|By Adelie (Adelie) on Monday, November 22, 2004 - 09:06 pm: Edit|
Many years ago, someone served a sweet potato dish at Thanksgiving that had a thick glaze made of apricot jam and bourbon over the top. She refused to share the recipe, and I spent many frustrated hours in the kitchen trying to replicate it, to no avail.
Does anyone have any suggestions for how to make this so the glaze thickens and stays on the potatoes, instead of puddling at the bottom of the baking pan? I'm not married to THAT particular recipe, but want one with that characteristic.
Mille grazie, and my Thanksgiving guests thank you, too!
|By Jonesg (Jonesg) on Tuesday, November 23, 2004 - 05:06 am: Edit|
Just dissolve some corn starch in cold water , try 1/4 cup starch in half cup of water, look for a thin mud consistency, work all the lumps out. Stir into the apricot , bring to a boil , the cloudiness of the cornstarch will turn clear, its done, add the bourbon.
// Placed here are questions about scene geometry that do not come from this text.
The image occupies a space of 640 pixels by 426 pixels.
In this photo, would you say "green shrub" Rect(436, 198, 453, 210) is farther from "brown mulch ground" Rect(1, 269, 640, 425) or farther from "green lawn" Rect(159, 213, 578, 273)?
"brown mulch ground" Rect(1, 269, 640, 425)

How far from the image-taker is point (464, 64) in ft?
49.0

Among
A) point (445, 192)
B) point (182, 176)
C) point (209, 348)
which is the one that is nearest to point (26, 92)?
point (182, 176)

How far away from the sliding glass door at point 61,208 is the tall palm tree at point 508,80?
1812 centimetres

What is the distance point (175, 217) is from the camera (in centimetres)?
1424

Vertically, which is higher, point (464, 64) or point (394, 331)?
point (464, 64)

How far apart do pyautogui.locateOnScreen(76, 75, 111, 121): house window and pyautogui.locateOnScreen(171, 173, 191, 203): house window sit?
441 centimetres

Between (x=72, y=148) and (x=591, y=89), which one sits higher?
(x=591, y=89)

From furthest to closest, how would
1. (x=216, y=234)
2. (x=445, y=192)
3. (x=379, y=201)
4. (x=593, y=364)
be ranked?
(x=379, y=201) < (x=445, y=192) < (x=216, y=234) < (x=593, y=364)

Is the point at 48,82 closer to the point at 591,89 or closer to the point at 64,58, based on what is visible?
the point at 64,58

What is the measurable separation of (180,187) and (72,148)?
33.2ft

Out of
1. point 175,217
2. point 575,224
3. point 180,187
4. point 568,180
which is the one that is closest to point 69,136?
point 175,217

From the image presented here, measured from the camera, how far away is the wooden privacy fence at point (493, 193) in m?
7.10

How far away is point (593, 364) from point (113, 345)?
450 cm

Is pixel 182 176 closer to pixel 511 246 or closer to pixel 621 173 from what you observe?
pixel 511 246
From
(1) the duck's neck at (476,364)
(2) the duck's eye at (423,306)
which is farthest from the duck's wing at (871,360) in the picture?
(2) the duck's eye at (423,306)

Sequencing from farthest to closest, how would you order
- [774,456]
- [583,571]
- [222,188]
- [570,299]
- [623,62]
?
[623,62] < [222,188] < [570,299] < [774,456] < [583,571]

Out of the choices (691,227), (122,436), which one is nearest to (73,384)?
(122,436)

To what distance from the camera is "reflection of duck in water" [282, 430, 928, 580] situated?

I would omit the bourbon and use apricot brandy but that's my taste.
You can make a better dish using arrowroot but it costs more, it stays smoother than corn starch.
|By Adelie (Adelie) on Tuesday, November 23, 2004 - 09:54 am: Edit|
OK, I'll try that. I've used arrowroot in the past, but usually less of it than I would of cornstarch. Is there a reliable ratio of arrowroot:cornstarch that I should go by? Like if I'd use 1/4 c. cornstarch, use x/x of arrowroot instead?
Also, at what point in the baking would you put on the glaze? Will this mixture break down if it bakes too long, or can I put it on at the beginning?
|By Cheftim (Cheftim) on Tuesday, November 23, 2004 - 02:45 pm: Edit|
Why not just melt some apricot jelly and add some burbon? I've used apricot jelly as a glaze on pastries and it works woderfully.
|By Adelie (Adelie) on Tuesday, November 23, 2004 - 04:25 pm: Edit|
That was my first attempt, but the heat of the oven made it melt into a thin little puddle at the bottom of the dish. So I'm looking for a way to ensure that it stays thick and glazey ON the potato slices. (I do cook them first, and then put them in a buttered Pyrex, glaze, and bake with a sprinkle of almond slivers for about half an hour, to get everything nice and thickly glazed. Except that it's never worked out that way!)
|By Cheftim (Cheftim) on Tuesday, November 23, 2004 - 07:32 pm: Edit|
When pastries are glazed the glaze is brushed on after they are baked sometimes when they are still warm.
|By Adelie (Adelie) on Tuesday, November 23, 2004 - 08:07 pm: Edit|
Yes, that's how I do pastry glazes, too, but I like savories to absorb a bit, so usually put it on before taking it out of the oven or saucepan, like glazed carrots. But with a glaze that's mostly sugar, like apricot jam, I guess that's not possible...
|By Tortesrus (Tortesrus) on Tuesday, November 23, 2004 - 08:35 pm: Edit|
If you use clear jel instead of regular cornstarch it won't break down with heat. It's acid, heat, and freeze stable- I've used it to thicken items with alcohol in it too. It's a modified cornstarch that was originally created to thicken commercial apple pie filling.
(make sure that you don't buy the instant version-it siezes up like melted chocolate the minute water touches it)
|By Adelie (Adelie) on Wednesday, November 24, 2004 - 01:59 am: Edit|
That sounds ideal. Is it available for non-pros like me in consumer markets? What is it called?
|By Tortesrus (Tortesrus) on Wednesday, November 24, 2004 - 12:22 pm: Edit|
I know that you can order it from Country Kitchens on the internet- the trade name is Clear Jel, 1# is $2.30, they offer the regular and the instant-so you need to specify. You might check specialty food shops in your area too.
|By Chefspike (Chefspike) on Thursday, November 25, 2004 - 01:30 am: Edit|
just go to any bake shop that makes pies, they will give/sell you some.
you'll need about 6 oz.
have them put it in a clear plastic bag and drive home with it on the front seat of your car.
good luck, let us know how that turned out.
|By Adelie (Adelie) on Thursday, November 25, 2004 - 11:48 am: Edit|
OK, I'll keep you posted, AFTER our big move. I found a source on the 'net, too; I think it's Barry Farms or something like that.
Happy turkey to everyone; I hope you all get to spend the day with your families (wishful thinking?)